Passage provided:
“That which does not kill you, makes you stronger.”
Recently I ministered to a dear friend who had allowed depression and despair to embrace him for a while. He had been drowning in fears of financial insufficiency and mounting body challenges.
He longed to feel useful to himself – and mostly to others.
Suspending judgments, we spoke of learned (and earned) personal experiences of N’Gup (Never Give Up!) and “it’s not over until I win”. We agreed that it was times like these to ‘own-up to our talk’.
I shared the recognized wisdom and inspiration that I have always received by reading and re-reading Viktor Frankl’s “Man’s Search for Meaning”. Frankl was a Jewish Psychiatrist from Austria that endured four years in German Concentration Camps during World War II.
Re-reading his book always reinforced me to embrace chosen Life Philosophies.
I advised that I would send my friend a list of some of my favorite powerful learnings from Frankl’s wisdom and we would discuss thereafter. Here are the passages that I shared:
- “Every day offered an opportunity to make a decision to determine if you would, or would not, submit to those powers which threatened to rob you of your very self, your inner freedom, which determined if you would become a plaything of circumstance or rise to your responsibility to meet Life’s challenges.”

Entries in a dataset
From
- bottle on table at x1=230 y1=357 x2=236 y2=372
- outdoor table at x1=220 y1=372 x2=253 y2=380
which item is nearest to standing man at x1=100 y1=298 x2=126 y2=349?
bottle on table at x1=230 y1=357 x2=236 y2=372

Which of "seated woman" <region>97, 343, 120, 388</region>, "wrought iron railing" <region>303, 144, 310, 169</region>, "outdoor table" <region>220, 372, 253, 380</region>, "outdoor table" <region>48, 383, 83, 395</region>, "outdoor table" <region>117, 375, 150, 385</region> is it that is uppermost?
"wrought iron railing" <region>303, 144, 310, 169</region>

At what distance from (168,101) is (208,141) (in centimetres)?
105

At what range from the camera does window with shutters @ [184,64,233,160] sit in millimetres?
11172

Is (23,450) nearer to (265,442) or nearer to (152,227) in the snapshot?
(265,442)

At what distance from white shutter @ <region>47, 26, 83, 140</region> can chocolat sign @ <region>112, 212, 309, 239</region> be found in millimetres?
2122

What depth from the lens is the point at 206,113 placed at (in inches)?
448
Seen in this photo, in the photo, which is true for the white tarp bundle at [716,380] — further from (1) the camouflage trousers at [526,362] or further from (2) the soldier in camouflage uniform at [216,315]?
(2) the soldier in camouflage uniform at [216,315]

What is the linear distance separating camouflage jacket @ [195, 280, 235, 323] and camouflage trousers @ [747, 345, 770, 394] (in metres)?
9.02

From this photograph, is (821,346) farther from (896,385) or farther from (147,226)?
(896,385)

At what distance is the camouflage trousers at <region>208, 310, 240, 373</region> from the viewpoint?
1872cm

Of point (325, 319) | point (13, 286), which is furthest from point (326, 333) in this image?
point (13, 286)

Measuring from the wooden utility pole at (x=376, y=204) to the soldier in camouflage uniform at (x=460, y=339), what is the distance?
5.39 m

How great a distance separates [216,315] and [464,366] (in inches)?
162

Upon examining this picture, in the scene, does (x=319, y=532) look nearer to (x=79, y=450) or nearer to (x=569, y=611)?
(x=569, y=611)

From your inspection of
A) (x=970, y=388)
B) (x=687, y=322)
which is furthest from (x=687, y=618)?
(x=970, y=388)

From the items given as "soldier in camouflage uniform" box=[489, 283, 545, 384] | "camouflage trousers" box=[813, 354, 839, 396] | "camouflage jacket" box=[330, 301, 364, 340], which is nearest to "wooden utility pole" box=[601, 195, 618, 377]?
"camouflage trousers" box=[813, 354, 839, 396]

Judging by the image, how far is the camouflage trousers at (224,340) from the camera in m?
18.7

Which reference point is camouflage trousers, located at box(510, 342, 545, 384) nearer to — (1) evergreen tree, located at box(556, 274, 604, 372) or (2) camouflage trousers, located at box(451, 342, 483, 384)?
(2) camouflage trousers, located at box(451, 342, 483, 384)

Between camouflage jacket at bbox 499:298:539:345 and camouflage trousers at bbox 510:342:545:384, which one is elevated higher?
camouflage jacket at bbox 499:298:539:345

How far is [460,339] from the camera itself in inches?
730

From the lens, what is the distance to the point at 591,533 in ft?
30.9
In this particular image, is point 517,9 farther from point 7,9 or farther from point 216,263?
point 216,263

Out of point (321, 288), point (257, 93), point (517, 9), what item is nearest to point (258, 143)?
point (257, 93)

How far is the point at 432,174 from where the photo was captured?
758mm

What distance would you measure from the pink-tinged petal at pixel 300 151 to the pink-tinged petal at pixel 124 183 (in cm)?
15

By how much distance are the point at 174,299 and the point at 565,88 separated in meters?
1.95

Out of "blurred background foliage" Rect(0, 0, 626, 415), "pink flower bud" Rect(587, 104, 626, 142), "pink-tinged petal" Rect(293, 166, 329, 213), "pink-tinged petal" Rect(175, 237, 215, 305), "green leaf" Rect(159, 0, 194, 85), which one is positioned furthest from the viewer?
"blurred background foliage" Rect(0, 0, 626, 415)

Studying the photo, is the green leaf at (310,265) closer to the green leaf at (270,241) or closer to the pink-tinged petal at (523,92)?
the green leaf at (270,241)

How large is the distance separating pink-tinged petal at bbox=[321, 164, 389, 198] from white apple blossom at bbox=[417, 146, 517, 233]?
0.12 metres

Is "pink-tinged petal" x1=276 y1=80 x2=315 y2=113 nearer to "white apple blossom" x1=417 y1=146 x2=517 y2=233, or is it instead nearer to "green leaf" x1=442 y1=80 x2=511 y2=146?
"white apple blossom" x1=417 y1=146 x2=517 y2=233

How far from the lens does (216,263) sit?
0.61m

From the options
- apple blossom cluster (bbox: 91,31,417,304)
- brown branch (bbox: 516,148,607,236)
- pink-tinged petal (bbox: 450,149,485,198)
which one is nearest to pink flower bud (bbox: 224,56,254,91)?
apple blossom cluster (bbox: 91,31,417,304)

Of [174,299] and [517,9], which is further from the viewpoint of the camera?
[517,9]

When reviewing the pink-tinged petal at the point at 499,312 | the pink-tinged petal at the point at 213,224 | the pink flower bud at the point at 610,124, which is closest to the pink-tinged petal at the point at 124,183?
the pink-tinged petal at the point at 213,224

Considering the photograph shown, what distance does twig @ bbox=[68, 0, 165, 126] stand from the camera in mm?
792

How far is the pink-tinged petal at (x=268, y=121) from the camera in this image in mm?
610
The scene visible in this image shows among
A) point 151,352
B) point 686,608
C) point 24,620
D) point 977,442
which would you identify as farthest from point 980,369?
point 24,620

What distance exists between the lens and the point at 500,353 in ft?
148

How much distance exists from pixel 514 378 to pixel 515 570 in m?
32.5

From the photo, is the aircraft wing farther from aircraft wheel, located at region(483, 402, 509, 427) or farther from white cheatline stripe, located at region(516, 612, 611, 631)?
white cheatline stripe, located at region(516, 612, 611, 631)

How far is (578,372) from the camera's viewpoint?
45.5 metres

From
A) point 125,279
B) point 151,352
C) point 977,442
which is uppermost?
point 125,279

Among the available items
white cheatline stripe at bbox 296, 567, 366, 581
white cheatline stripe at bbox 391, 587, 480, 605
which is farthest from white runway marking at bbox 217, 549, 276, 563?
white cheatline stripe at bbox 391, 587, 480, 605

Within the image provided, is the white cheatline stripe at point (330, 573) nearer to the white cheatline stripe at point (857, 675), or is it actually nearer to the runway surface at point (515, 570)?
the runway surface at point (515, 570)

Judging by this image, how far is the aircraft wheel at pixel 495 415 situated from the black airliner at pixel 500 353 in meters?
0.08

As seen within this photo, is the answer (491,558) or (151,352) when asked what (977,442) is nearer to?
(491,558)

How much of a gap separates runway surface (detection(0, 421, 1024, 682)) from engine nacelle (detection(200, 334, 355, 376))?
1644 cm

Directions:
[a] In the reflection, write out the part between "Recently I ministered" and "mostly to others.", inclusive, substituting "hopelessness" for "despair".
[b] Does the reflection support each statement? Answer yes or no for each, quoting the words that settle it. (i) Frankl came from Austria. (ii) Frankl spent five years in German concentration camps. (iii) The writer planned to send the friend a list of favorite passages from Frankl.

Complete answers:
[a]
Recently I ministered to a dear friend who had allowed depression and hopelessness to embrace him for a while. He had been drowning in fears of financial insufficiency and mounting body challenges.
He longed to feel useful to himself – and mostly to others.

[b]
(i) Yes: "Frankl was a Jewish Psychiatrist from Austria"
(ii) No: "endured four years in German Concentration Camps during World War II"
(iii) Yes: "I advised that I would send my friend a list of some of my favorite powerful learnings from Frankl’s wisdom"